|By Matein Khalid|
Janet Yellen confirmed the Wall Street consensus that the Federal Reserve will raise its overnight borrowing (Fed Funds) rate at the March FOMC. Wage growth, inflation, crude oil, asset prices, economic data momentum and Trump’s fiscal stimulus all reinforce the dual mandate logic of a rate hike. Only a really awful February non-farm payroll shock (consensus is 200,000 jobs) will avert a rate hike on March 14.
Trump’s election led to a historic sell off in the US Treasury bond market as the yield on the ten year note rose from 1.75% in October to 2.6% in mid-December though yields have since softened to 2.51% now. Is the $3 trillion bear market in global bonds over as the financial markets brace for political (French elections, North Korea) and economic (the US deficit spending spree time lag on tax cuts) shocks? No. I expect volatility on the US Treasury bond market to rise in 2017.

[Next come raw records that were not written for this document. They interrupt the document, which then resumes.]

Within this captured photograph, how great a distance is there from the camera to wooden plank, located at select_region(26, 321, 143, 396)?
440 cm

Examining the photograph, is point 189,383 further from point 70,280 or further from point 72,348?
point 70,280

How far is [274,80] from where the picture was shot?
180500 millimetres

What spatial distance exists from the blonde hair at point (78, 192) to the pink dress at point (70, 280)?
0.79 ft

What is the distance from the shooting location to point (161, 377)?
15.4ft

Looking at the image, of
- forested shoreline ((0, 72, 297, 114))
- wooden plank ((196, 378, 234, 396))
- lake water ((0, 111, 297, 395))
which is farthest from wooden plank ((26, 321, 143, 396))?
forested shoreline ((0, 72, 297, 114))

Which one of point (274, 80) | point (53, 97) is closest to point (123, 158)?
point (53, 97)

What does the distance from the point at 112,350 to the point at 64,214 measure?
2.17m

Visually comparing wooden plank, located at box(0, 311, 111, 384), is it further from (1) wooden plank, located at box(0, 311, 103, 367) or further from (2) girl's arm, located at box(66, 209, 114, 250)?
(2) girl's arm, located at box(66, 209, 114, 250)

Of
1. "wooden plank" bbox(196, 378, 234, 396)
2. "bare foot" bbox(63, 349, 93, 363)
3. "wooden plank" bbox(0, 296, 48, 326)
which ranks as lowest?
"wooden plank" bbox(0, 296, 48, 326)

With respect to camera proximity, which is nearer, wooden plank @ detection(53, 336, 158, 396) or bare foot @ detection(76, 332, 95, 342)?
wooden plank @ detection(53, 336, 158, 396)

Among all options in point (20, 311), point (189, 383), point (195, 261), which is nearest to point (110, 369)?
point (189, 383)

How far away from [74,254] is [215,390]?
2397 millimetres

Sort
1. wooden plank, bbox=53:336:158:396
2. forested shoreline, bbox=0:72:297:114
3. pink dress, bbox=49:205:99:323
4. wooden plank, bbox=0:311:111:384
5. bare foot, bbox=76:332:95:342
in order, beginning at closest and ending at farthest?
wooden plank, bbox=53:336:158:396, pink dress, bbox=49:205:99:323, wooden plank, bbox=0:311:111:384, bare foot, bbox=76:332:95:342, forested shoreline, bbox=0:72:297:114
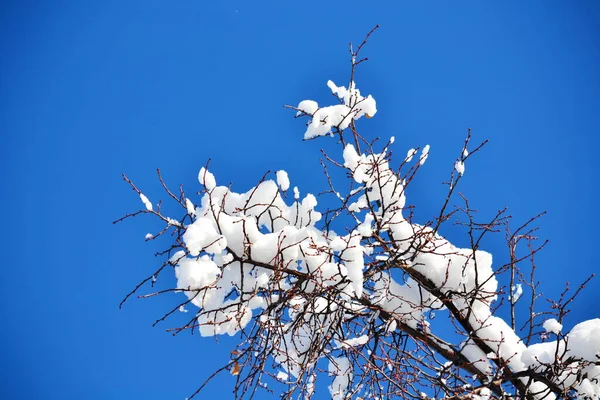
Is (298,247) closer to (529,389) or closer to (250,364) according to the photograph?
(250,364)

If Marine Le Pen becomes France’s next President and threatens to pull her country out of the Eurozone, all bets are off. The world financial markets would panic. The US dollar index could well soar 20%. The US Treasury bond market will become the world’s safe haven and the yield on Uncle Sam’s ten-year note could plunge to 1.5% or even lower while the yields on French, Greek, Spanish and Portuguese debt would soar as investors dump Club Med debt. Gold Could soar to $1500 an ounce but crude oil could plunge to $35 a barrel, despite the Saudi/Russian output cuts, as the world economy slips into recession.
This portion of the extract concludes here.